● **JOB**
Rename every "electrical outlet" in the records below to "wall socket", keeping all other text the same. Leave the pictures out of your answer.

[Records]
_____
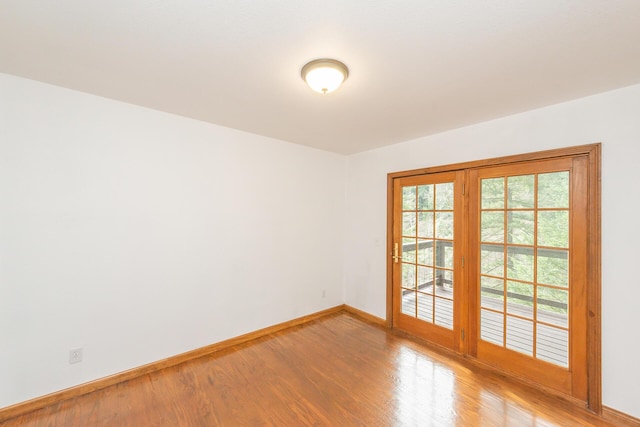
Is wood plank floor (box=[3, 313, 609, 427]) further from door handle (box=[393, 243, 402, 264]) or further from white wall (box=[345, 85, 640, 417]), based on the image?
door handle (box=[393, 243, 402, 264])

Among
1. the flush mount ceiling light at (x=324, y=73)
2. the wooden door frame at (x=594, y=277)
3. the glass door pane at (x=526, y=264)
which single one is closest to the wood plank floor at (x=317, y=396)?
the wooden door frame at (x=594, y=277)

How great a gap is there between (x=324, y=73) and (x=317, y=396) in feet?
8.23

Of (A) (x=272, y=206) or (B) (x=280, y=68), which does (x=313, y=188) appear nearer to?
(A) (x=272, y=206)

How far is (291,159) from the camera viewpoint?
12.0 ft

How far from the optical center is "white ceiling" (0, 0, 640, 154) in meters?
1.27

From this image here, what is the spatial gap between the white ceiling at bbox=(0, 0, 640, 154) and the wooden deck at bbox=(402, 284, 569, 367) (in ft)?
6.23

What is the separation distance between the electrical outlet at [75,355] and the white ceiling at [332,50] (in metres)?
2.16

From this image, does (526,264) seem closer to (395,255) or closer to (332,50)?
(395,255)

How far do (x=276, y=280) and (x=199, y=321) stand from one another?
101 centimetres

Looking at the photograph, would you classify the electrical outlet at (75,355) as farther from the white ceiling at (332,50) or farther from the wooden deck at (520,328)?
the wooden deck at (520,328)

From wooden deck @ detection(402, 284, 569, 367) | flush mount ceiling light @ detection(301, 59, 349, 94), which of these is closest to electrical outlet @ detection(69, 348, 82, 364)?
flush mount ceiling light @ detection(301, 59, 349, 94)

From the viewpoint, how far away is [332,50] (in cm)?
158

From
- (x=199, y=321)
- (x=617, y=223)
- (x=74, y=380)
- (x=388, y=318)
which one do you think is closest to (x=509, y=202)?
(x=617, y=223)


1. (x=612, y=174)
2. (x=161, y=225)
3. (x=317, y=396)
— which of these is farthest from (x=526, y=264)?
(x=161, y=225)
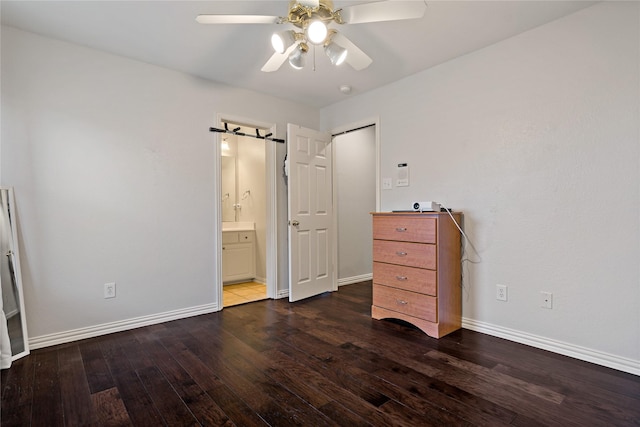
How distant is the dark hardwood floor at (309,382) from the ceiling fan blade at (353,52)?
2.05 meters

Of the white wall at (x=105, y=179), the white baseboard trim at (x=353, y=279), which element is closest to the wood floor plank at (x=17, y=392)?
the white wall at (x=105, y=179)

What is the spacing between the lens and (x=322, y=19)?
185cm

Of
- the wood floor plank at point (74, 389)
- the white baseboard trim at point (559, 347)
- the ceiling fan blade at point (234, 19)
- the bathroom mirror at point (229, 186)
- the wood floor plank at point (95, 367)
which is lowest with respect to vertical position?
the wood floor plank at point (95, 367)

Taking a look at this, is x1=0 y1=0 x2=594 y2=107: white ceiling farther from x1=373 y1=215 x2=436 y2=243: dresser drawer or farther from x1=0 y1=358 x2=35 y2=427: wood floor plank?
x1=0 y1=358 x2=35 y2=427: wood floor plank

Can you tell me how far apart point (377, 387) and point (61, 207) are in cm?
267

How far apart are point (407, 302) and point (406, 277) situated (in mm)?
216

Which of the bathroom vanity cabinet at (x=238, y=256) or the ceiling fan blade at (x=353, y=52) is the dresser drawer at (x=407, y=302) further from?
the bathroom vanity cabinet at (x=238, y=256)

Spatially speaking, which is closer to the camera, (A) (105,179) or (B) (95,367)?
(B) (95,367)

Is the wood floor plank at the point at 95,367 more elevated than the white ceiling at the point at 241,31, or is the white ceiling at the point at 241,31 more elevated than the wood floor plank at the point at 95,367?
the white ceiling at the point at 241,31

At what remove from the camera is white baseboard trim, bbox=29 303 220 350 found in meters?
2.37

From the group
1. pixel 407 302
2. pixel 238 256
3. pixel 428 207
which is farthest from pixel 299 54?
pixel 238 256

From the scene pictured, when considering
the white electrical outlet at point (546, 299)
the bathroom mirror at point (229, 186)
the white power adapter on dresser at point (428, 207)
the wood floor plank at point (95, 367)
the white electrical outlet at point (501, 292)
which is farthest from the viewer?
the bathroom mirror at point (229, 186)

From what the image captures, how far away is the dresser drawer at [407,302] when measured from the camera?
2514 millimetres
_____
● **FULL ANSWER**
Is wood plank floor (box=[3, 313, 609, 427]) further from door handle (box=[393, 243, 402, 264]) or further from white wall (box=[345, 85, 640, 417]), based on the image?
door handle (box=[393, 243, 402, 264])

Among
1. the flush mount ceiling light at (x=324, y=73)
2. the wooden door frame at (x=594, y=277)
3. the glass door pane at (x=526, y=264)
which single one is closest to the wood plank floor at (x=317, y=396)?
the wooden door frame at (x=594, y=277)

How great a gap is there between (x=324, y=73) and (x=317, y=396) in feet?
8.23

Of (A) (x=272, y=206) or (B) (x=280, y=68), which does (x=313, y=188) appear nearer to?
(A) (x=272, y=206)

How far is (291,159) from the camera viewpoint?
12.0 ft

How far from the optical center is "white ceiling" (0, 0, 640, 154) in meters?
1.27

From this image here, what is the spatial gap between the white ceiling at bbox=(0, 0, 640, 154) and the wooden deck at bbox=(402, 284, 569, 367) (in ft)?
6.23

What is the separation distance between the wall socket at [75,355] and the white ceiling at [332,50] (in metres)?
2.16

From this image, does (526,264) seem closer to (395,255) or closer to (332,50)?
(395,255)

How far do (x=276, y=280) and (x=199, y=321) stand from one another?
101 centimetres

Looking at the photograph, would you classify the wall socket at (75,355) as farther from the white ceiling at (332,50) or farther from the wooden deck at (520,328)?
the wooden deck at (520,328)

From wooden deck @ detection(402, 284, 569, 367) | flush mount ceiling light @ detection(301, 59, 349, 94), which of these is closest to wall socket @ detection(69, 348, 82, 364)?
flush mount ceiling light @ detection(301, 59, 349, 94)

From the viewpoint, how far away is [332,50] (in cm)?
158

From
- (x=199, y=321)
- (x=617, y=223)
- (x=74, y=380)
- (x=388, y=318)
which one do you think is closest to (x=509, y=202)?
(x=617, y=223)


1. (x=612, y=174)
2. (x=161, y=225)
3. (x=317, y=396)
— which of these is farthest from (x=526, y=264)?
(x=161, y=225)
How distant is the dark hardwood floor at (309,382) from the ceiling fan blade at (353,52)?
2.05 meters

Of the white wall at (x=105, y=179), the white baseboard trim at (x=353, y=279), which element is closest to the wood floor plank at (x=17, y=392)?
the white wall at (x=105, y=179)

What is the spacing between the lens and (x=322, y=19)?
185cm

Of
- the wood floor plank at point (74, 389)
- the white baseboard trim at point (559, 347)
- the ceiling fan blade at point (234, 19)
- the bathroom mirror at point (229, 186)
- the wood floor plank at point (95, 367)
which is lowest with respect to vertical position?
the wood floor plank at point (95, 367)

Taking a look at this, is x1=0 y1=0 x2=594 y2=107: white ceiling farther from x1=373 y1=215 x2=436 y2=243: dresser drawer or farther from x1=0 y1=358 x2=35 y2=427: wood floor plank?
x1=0 y1=358 x2=35 y2=427: wood floor plank

Can you tell me how far apart point (377, 387) and point (61, 207) are in cm?
267

How far apart are point (407, 302) and point (406, 277) situated (in mm)?
216

Which of the bathroom vanity cabinet at (x=238, y=256) or the ceiling fan blade at (x=353, y=52) is the dresser drawer at (x=407, y=302) further from?
the bathroom vanity cabinet at (x=238, y=256)

Spatially speaking, which is closer to the camera, (A) (105,179) or (B) (95,367)?
(B) (95,367)

Is the wood floor plank at the point at 95,367 more elevated than the white ceiling at the point at 241,31, or is the white ceiling at the point at 241,31 more elevated than the wood floor plank at the point at 95,367?
the white ceiling at the point at 241,31

At what remove from the camera is white baseboard trim, bbox=29 303 220 350 found in meters?
2.37

From the group
1. pixel 407 302
2. pixel 238 256
3. pixel 428 207
which is farthest from pixel 299 54?
pixel 238 256

From the scene pictured, when considering
the white wall socket at point (546, 299)
the bathroom mirror at point (229, 186)
the white power adapter on dresser at point (428, 207)
the wood floor plank at point (95, 367)
the white wall socket at point (501, 292)
which is farthest from the viewer?
the bathroom mirror at point (229, 186)

From what the image captures, how far away is the dresser drawer at [407,302] when measured from the camera?
2514 millimetres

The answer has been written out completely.